To be done:
Reproduce the lines from the one containing "Here are your" through the end of the records, substituting "steeple" for "bell tower" and leaving everything else unchanged.

━━━━━━━━━━━━━━━━━━━━━━━━━━━━━━

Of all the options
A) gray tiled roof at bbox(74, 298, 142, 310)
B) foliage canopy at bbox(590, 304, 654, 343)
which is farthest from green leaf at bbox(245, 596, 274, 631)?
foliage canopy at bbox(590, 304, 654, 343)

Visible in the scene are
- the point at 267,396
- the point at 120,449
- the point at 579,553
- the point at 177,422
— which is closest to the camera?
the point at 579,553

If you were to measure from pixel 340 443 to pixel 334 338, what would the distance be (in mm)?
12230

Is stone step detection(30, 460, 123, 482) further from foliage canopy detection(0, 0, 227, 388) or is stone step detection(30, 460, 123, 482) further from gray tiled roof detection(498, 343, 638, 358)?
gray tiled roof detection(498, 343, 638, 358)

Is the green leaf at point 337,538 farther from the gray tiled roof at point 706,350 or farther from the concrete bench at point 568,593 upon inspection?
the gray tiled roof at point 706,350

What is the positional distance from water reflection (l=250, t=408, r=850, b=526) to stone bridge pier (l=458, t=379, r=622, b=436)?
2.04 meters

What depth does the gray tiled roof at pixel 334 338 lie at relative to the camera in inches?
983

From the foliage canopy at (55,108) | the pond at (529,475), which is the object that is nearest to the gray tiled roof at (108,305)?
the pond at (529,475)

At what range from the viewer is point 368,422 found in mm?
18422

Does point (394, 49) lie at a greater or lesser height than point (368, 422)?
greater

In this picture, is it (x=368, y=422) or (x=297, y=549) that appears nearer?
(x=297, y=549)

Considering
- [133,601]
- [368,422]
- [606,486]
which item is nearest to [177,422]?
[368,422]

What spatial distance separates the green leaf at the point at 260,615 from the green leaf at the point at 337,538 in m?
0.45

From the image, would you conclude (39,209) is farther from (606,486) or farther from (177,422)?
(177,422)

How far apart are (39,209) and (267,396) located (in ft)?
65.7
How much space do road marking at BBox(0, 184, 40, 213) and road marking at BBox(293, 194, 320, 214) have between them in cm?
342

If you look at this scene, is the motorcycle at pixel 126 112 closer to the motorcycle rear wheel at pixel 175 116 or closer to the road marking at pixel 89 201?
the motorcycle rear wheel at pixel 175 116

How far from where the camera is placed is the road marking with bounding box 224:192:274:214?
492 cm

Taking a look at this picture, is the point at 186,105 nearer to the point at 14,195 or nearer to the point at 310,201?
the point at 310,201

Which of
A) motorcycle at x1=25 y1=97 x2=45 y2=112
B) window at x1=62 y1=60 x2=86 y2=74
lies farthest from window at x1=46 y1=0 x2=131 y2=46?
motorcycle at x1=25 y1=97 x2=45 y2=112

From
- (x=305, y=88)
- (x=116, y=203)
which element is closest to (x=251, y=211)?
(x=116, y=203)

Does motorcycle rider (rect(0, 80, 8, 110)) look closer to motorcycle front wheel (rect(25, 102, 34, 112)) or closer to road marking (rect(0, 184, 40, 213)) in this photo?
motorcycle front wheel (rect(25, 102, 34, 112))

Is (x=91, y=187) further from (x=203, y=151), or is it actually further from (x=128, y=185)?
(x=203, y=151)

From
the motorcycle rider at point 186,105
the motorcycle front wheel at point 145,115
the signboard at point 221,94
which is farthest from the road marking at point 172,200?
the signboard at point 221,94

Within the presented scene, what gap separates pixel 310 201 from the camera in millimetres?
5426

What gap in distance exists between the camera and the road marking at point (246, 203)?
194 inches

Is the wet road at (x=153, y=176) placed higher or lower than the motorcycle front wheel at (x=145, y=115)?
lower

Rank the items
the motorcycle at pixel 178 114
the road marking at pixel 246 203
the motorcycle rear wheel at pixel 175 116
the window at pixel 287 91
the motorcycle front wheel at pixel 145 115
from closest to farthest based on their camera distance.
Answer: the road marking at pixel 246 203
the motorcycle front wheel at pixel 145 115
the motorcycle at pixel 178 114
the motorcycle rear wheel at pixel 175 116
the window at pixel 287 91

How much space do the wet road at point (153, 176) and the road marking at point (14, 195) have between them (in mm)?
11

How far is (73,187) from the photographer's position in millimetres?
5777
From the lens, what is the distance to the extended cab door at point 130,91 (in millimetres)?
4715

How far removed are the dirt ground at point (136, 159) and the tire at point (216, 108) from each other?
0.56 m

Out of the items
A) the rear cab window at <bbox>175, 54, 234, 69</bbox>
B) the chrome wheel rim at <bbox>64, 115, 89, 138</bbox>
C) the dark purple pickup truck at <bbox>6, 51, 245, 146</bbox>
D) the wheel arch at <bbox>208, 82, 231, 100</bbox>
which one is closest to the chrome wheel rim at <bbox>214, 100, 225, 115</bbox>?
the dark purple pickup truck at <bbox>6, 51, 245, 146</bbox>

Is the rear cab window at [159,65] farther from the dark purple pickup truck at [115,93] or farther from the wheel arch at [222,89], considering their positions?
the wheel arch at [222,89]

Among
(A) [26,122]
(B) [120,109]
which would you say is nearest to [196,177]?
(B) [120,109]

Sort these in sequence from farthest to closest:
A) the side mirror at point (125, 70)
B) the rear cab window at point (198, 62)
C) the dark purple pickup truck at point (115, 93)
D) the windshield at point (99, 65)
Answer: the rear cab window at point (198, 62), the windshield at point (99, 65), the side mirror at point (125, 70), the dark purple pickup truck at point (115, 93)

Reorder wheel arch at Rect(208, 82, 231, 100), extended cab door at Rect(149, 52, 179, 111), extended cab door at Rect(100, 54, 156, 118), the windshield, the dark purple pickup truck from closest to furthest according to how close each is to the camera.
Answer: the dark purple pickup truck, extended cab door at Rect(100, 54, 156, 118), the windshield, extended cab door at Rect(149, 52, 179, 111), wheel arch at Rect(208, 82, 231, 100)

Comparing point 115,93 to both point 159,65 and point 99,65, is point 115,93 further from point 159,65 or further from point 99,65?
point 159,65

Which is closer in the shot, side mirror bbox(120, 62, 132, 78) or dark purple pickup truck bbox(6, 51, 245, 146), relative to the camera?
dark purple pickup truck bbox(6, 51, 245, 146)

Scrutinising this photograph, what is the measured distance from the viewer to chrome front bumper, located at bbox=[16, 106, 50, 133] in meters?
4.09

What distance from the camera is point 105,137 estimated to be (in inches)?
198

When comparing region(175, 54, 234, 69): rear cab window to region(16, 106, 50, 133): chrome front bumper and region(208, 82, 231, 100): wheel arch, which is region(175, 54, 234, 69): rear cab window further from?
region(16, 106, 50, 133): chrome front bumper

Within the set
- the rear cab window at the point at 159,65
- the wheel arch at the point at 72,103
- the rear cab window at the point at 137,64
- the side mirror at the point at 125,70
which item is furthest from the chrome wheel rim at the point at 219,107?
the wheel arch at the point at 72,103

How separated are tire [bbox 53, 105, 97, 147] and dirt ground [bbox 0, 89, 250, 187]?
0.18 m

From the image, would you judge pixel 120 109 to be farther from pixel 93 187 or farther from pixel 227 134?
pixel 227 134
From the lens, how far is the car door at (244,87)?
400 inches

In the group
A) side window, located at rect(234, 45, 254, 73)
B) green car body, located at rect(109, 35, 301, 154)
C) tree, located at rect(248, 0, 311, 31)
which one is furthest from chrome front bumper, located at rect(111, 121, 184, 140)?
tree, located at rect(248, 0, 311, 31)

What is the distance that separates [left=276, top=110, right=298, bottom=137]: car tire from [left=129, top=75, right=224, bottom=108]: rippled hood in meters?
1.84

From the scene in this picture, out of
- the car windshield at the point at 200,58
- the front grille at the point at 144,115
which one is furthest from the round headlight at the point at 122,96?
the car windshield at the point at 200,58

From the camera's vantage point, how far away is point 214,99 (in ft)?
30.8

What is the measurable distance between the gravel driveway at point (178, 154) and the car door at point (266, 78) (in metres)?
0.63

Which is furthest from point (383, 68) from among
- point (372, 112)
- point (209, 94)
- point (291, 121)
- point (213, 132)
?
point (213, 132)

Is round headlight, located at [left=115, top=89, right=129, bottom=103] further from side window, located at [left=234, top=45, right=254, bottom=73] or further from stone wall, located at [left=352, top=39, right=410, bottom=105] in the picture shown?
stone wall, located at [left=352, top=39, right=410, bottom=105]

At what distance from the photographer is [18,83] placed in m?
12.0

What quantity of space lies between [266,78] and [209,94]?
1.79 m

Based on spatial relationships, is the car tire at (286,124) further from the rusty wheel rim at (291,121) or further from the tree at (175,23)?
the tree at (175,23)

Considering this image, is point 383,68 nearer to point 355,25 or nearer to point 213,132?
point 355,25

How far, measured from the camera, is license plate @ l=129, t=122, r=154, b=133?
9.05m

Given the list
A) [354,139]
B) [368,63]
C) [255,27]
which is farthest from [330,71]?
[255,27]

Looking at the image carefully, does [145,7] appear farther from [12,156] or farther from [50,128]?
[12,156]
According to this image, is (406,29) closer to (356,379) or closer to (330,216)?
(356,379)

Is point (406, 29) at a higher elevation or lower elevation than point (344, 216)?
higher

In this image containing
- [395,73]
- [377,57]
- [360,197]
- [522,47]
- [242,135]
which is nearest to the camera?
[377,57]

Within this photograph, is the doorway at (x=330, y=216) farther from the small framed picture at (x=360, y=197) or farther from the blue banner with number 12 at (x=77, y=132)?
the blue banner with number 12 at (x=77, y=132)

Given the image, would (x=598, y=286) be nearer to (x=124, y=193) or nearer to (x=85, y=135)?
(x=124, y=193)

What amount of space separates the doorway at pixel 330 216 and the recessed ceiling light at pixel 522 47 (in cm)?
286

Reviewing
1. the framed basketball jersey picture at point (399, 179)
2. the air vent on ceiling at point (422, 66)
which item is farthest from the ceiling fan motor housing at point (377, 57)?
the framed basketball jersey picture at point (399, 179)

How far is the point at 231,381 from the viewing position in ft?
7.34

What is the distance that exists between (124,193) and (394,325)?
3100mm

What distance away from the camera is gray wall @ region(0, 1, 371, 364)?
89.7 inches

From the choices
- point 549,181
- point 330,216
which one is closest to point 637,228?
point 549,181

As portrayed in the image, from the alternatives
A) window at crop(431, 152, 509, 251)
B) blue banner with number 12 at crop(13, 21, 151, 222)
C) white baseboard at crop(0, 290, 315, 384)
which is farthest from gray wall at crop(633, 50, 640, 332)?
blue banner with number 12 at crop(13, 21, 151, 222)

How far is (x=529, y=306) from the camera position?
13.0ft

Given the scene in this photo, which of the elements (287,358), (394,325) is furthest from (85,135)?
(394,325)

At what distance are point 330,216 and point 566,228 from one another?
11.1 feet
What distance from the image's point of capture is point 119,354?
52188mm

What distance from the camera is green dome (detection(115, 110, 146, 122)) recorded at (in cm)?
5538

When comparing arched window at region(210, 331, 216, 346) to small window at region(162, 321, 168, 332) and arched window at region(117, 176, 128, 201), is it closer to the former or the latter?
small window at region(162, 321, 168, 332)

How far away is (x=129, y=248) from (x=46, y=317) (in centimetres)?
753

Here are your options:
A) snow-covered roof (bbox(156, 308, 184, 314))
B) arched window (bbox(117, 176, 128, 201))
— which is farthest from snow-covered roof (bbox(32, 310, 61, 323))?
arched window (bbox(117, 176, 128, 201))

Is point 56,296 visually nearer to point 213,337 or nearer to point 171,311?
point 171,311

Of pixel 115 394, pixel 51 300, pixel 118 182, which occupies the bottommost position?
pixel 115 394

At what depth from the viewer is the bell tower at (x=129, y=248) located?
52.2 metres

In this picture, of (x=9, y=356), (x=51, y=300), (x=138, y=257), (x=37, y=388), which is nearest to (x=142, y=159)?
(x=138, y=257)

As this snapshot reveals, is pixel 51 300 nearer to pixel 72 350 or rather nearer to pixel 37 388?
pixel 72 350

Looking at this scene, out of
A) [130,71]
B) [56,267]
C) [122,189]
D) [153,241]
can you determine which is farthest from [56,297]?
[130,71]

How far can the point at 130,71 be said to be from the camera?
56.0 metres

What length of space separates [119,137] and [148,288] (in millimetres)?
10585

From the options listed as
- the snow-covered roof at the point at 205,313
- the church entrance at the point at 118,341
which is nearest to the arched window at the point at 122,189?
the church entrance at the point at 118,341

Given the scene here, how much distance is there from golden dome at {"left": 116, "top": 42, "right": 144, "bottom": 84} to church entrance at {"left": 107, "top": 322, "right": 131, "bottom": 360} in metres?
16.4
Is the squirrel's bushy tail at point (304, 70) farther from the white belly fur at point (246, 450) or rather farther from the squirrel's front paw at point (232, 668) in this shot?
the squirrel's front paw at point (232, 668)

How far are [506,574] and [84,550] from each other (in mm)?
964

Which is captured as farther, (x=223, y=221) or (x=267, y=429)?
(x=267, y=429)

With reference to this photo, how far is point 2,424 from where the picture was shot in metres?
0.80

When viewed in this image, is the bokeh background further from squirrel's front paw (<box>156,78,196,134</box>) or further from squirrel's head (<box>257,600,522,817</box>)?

━━━━━━━━━━━━━━━━━━━━━━━━━━━━━━

Finished task:
Here are your options:
A) snow-covered roof (bbox(156, 308, 184, 314))
B) arched window (bbox(117, 176, 128, 201))
— which is farthest from snow-covered roof (bbox(32, 310, 61, 323))?
arched window (bbox(117, 176, 128, 201))

Is point 56,296 visually nearer to point 213,337 or nearer to point 171,311?
point 171,311

Of pixel 115 394, pixel 51 300, pixel 118 182, which occupies the bottommost position?
pixel 115 394

At what depth from the viewer is the steeple at (x=129, y=248) located?
52.2 metres

In this picture, of (x=9, y=356), (x=51, y=300), (x=138, y=257), (x=37, y=388), which is nearest to (x=142, y=159)?
(x=138, y=257)

As this snapshot reveals, is pixel 51 300 nearer to pixel 72 350 or rather nearer to pixel 37 388?
pixel 72 350

Looking at this scene, out of
A) [130,71]
B) [56,267]
C) [122,189]
D) [153,241]
can you determine which is farthest from [56,297]?
[130,71]

How far can the point at 130,71 be said to be from the camera?
56.0 metres

What length of space separates [119,137] and [148,288] (in millimetres)?
10585

From the options listed as
- the snow-covered roof at the point at 205,313
- the church entrance at the point at 118,341
which is nearest to the arched window at the point at 122,189?
the church entrance at the point at 118,341

Given the scene here, how much distance is there from golden dome at {"left": 116, "top": 42, "right": 144, "bottom": 84} to church entrance at {"left": 107, "top": 322, "right": 131, "bottom": 360} in metres?
16.4
Is the squirrel's bushy tail at point (304, 70) farther from the white belly fur at point (246, 450) or rather farther from the squirrel's front paw at point (232, 668) in this shot?
the squirrel's front paw at point (232, 668)

How far are [506,574] and [84,550] from each other (in mm)?
964

Which is captured as farther, (x=223, y=221) or (x=267, y=429)?
(x=267, y=429)

With reference to this photo, how far is point 2,424 from where the picture was shot in metres?
0.80

When viewed in this image, is the bokeh background further from squirrel's front paw (<box>156,78,196,134</box>) or further from squirrel's head (<box>257,600,522,817</box>)?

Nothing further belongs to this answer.